At The Slipway we took a table close to the waterfront and ordered a round of the local beer, ‘Kilimanjaro’.  Even the ‘favorite’ bottled water is called that.  Omar and Irfan decided to have a soda – all aerated beverages are called soda.  They settled for Stoney, a ginger drink from the House of Coke.  Over the drinks I got a flavor of Tanzania from my two friends.  The people are so friendly that one seldom sees them breaking out into a fight.  Everything is amicably settled with a smile and a handshake.  Even total strangers are greeted by the locals in traditional style. 65% of the population is Muslim and over 30% Christian.  There are many tribes in Tanzania, prime among them being the Bantus (mainly in the south) and the Masais (in the north and the north-west).

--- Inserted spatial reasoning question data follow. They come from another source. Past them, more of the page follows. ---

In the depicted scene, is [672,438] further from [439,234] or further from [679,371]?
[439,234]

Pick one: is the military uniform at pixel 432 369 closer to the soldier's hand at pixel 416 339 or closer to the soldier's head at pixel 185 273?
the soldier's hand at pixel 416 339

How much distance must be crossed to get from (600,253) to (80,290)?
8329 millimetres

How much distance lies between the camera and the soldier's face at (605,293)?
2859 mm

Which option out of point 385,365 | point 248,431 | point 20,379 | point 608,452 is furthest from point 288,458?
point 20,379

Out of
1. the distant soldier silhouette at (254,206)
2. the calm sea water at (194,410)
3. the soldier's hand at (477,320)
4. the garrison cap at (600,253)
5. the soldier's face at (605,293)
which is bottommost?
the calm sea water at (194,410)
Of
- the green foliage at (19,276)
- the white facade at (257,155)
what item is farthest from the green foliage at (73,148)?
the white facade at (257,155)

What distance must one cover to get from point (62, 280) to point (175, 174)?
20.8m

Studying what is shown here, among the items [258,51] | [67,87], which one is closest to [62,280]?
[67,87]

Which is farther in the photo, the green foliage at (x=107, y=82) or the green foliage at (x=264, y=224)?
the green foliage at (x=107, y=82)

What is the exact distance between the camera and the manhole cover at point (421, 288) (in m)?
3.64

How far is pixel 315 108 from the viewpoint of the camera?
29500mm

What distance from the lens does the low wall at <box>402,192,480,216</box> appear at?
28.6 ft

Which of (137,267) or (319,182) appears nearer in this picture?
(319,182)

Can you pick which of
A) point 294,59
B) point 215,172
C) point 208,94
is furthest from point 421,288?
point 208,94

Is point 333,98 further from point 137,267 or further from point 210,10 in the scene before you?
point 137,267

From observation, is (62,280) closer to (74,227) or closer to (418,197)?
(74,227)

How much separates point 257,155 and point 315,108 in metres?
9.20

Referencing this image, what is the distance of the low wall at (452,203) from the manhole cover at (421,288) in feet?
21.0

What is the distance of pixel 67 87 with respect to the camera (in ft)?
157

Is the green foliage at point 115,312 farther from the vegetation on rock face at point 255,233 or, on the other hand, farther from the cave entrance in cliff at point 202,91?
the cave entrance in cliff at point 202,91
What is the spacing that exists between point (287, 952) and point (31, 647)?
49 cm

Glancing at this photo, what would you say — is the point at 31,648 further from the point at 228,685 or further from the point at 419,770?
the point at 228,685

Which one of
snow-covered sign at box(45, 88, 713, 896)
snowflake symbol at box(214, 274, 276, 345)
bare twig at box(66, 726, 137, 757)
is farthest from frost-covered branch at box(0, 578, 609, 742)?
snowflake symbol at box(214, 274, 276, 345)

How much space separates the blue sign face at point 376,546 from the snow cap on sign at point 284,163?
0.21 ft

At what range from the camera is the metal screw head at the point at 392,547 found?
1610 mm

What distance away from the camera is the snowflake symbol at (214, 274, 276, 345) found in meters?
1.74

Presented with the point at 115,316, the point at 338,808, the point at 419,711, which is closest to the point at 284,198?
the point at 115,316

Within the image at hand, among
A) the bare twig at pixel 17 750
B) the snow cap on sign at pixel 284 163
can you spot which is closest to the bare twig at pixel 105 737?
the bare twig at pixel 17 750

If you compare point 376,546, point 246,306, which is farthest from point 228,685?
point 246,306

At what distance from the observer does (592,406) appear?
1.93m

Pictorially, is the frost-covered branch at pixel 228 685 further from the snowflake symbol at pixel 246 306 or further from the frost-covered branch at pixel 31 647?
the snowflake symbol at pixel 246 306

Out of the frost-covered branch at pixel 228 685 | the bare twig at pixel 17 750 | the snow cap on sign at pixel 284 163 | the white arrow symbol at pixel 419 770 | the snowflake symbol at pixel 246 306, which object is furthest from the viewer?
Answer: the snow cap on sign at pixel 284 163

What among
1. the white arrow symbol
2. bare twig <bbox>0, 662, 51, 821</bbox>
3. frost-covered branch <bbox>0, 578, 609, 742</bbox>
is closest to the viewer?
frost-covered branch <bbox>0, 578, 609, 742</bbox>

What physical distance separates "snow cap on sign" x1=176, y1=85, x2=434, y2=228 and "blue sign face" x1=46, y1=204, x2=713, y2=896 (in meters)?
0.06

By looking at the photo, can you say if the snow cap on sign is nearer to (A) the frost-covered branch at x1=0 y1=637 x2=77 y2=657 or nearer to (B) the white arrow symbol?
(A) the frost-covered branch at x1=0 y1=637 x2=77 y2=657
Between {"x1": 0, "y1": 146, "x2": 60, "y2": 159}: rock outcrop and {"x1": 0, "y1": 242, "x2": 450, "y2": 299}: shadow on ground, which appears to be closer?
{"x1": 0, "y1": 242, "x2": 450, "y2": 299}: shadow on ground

However, a common language, Swahili, knits them together.  Swahili is an interesting blend of Hindi, English and local languages using a Roman script.  Casinos are many and so are the nightclubs.  Cabs are very expensive in Tanzania.  The cars are mostly used ones imported from Japan.  Hardly any major automotive manufacturer has a showroom in Dar.  Interestingly, both diesel and petrol are priced the same. In Dar a litre of fuel costs about 2000 to 2100 Tshs; roughly about Rs.60. Dinner consisted of Beef Misaki (barbecued beef), Beef Samosas, Kalamari, Red Snapper and chips. The preparations were delicious and Omar promised to get me ‘Ugali’, the local maize staple, tomorrow.